== Segment start ==

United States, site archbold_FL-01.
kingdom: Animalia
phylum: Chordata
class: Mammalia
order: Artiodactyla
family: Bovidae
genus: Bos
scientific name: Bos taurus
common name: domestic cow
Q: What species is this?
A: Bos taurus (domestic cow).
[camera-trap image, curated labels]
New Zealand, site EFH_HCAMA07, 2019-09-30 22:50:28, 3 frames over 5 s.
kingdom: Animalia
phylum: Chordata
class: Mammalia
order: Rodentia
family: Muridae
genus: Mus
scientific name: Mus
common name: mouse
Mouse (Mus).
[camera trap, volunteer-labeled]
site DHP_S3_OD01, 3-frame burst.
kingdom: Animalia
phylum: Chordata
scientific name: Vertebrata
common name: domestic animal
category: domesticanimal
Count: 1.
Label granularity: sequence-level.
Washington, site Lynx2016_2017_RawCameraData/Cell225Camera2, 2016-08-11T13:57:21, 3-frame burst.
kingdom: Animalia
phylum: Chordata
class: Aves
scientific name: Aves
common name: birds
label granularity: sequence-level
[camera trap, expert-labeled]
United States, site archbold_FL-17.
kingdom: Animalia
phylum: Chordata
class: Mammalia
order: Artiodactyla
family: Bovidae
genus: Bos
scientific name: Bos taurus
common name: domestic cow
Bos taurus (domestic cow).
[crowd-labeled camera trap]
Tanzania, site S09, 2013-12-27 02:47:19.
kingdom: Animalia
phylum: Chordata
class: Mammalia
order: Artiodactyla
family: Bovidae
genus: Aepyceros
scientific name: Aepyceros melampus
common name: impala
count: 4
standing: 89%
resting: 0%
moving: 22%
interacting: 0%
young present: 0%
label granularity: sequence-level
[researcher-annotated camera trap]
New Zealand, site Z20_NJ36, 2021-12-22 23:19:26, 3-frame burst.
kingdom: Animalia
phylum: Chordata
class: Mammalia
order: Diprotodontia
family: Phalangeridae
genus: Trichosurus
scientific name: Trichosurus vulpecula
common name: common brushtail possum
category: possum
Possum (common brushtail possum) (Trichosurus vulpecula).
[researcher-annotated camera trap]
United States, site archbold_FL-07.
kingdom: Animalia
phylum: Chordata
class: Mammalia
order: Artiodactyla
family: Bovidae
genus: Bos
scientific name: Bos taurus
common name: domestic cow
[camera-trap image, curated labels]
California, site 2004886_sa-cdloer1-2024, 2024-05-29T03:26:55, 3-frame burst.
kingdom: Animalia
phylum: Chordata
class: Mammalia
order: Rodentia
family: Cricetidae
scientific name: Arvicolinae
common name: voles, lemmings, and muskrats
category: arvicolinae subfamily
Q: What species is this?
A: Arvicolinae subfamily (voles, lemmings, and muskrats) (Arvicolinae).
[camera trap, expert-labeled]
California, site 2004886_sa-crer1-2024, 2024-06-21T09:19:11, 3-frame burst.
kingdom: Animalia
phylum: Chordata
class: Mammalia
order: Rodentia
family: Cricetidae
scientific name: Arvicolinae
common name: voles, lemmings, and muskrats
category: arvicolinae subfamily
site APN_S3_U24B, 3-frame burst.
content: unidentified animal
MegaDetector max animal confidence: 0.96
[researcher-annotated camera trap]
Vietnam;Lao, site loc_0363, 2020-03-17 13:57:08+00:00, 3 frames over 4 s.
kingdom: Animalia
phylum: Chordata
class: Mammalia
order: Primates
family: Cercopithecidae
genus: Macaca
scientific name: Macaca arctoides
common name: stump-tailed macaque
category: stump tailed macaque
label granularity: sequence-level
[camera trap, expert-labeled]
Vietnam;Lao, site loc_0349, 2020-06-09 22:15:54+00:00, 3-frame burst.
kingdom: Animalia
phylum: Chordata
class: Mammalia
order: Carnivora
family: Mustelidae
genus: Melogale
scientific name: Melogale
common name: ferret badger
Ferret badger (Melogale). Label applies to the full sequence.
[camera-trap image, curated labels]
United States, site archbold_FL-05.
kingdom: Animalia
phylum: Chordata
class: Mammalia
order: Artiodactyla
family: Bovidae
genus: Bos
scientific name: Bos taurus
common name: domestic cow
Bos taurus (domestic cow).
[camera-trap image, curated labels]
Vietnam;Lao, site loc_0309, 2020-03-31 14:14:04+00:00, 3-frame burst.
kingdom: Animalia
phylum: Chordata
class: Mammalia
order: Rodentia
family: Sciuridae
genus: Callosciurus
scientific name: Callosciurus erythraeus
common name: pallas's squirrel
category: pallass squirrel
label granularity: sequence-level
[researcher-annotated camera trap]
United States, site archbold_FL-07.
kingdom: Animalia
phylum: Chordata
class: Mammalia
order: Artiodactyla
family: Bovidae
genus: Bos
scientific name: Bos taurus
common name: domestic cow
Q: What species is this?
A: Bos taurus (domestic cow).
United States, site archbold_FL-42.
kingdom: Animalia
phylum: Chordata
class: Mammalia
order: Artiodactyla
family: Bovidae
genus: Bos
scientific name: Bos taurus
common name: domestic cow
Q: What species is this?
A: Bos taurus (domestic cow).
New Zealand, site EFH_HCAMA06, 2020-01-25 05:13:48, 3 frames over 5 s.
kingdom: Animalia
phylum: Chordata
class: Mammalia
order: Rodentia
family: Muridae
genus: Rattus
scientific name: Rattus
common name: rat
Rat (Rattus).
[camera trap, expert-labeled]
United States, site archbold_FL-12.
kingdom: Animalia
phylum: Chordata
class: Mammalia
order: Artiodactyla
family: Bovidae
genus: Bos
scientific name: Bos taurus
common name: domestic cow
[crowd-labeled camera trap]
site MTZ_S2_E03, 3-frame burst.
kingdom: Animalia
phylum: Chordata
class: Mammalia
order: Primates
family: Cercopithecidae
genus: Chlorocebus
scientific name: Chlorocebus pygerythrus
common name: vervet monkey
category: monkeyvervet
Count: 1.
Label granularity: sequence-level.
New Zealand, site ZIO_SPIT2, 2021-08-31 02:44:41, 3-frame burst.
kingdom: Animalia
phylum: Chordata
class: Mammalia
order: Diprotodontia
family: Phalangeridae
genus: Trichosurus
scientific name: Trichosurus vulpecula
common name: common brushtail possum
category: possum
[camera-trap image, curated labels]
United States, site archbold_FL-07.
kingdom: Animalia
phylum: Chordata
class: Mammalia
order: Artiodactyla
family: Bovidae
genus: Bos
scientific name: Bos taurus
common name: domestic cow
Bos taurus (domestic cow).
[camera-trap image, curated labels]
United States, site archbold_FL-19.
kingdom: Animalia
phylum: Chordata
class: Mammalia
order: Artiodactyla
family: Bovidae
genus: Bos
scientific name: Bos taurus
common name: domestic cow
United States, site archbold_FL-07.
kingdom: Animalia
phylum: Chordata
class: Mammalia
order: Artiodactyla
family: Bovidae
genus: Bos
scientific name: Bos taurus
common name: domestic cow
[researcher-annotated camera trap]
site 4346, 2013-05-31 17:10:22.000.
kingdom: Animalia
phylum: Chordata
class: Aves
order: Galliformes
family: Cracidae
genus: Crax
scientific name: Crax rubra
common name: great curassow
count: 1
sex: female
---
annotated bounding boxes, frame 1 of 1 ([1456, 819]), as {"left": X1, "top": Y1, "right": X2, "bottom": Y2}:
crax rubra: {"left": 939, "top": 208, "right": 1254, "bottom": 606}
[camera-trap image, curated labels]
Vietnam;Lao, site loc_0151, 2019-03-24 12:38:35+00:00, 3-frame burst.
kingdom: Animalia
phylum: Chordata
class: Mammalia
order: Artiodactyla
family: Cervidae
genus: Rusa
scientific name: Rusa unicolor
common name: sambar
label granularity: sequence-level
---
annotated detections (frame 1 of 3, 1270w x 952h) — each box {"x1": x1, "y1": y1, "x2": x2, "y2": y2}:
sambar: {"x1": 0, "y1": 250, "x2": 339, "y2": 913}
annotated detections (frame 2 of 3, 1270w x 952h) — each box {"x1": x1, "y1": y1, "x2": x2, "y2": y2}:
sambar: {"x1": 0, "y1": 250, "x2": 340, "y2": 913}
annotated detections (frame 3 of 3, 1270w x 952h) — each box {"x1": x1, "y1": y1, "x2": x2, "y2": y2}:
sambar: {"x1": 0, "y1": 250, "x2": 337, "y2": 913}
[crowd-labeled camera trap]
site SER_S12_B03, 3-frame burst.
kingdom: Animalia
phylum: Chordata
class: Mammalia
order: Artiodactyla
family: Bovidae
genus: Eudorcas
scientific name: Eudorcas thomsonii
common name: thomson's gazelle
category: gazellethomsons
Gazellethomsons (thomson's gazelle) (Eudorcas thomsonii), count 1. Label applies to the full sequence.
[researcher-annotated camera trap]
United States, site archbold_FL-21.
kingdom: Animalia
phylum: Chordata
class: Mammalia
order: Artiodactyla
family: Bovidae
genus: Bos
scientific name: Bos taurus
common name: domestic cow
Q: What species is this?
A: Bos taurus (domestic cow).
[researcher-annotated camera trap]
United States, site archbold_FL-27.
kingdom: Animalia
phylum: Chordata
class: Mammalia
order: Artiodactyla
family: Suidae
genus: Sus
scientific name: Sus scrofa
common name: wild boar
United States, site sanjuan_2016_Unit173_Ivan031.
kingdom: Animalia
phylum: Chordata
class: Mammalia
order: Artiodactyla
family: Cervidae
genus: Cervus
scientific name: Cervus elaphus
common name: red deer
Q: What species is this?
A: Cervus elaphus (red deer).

== Segment end ==

**What is expected**
Quote verbatim the line containing "scientific name: Crax rubra" and every line after it through the end of the records above.

**Answer for the task**
scientific name: Crax rubra
common name: great curassow
count: 1
sex: female
---
annotated bounding boxes, frame 1 of 1 ([1456, 819]), as {"left": X1, "top": Y1, "right": X2, "bottom": Y2}:
crax rubra: {"left": 939, "top": 208, "right": 1254, "bottom": 606}
[camera-trap image, curated labels]
Vietnam;Lao, site loc_0151, 2019-03-24 12:38:35+00:00, 3-frame burst.
kingdom: Animalia
phylum: Chordata
class: Mammalia
order: Artiodactyla
family: Cervidae
genus: Rusa
scientific name: Rusa unicolor
common name: sambar
label granularity: sequence-level
---
annotated detections (frame 1 of 3, 1270w x 952h) — each box {"x1": x1, "y1": y1, "x2": x2, "y2": y2}:
sambar: {"x1": 0, "y1": 250, "x2": 339, "y2": 913}
annotated detections (frame 2 of 3, 1270w x 952h) — each box {"x1": x1, "y1": y1, "x2": x2, "y2": y2}:
sambar: {"x1": 0, "y1": 250, "x2": 340, "y2": 913}
annotated detections (frame 3 of 3, 1270w x 952h) — each box {"x1": x1, "y1": y1, "x2": x2, "y2": y2}:
sambar: {"x1": 0, "y1": 250, "x2": 337, "y2": 913}
[crowd-labeled camera trap]
site SER_S12_B03, 3-frame burst.
kingdom: Animalia
phylum: Chordata
class: Mammalia
order: Artiodactyla
family: Bovidae
genus: Eudorcas
scientific name: Eudorcas thomsonii
common name: thomson's gazelle
category: gazellethomsons
Gazellethomsons (thomson's gazelle) (Eudorcas thomsonii), count 1. Label applies to the full sequence.
[researcher-annotated camera trap]
United States, site archbold_FL-21.
kingdom: Animalia
phylum: Chordata
class: Mammalia
order: Artiodactyla
family: Bovidae
genus: Bos
scientific name: Bos taurus
common name: domestic cow
Q: What species is this?
A: Bos taurus (domestic cow).
[researcher-annotated camera trap]
United States, site archbold_FL-27.
kingdom: Animalia
phylum: Chordata
class: Mammalia
order: Artiodactyla
family: Suidae
genus: Sus
scientific name: Sus scrofa
common name: wild boar
United States, site sanjuan_2016_Unit173_Ivan031.
kingdom: Animalia
phylum: Chordata
class: Mammalia
order: Artiodactyla
family: Cervidae
genus: Cervus
scientific name: Cervus elaphus
common name: red deer
Q: What species is this?
A: Cervus elaphus (red deer).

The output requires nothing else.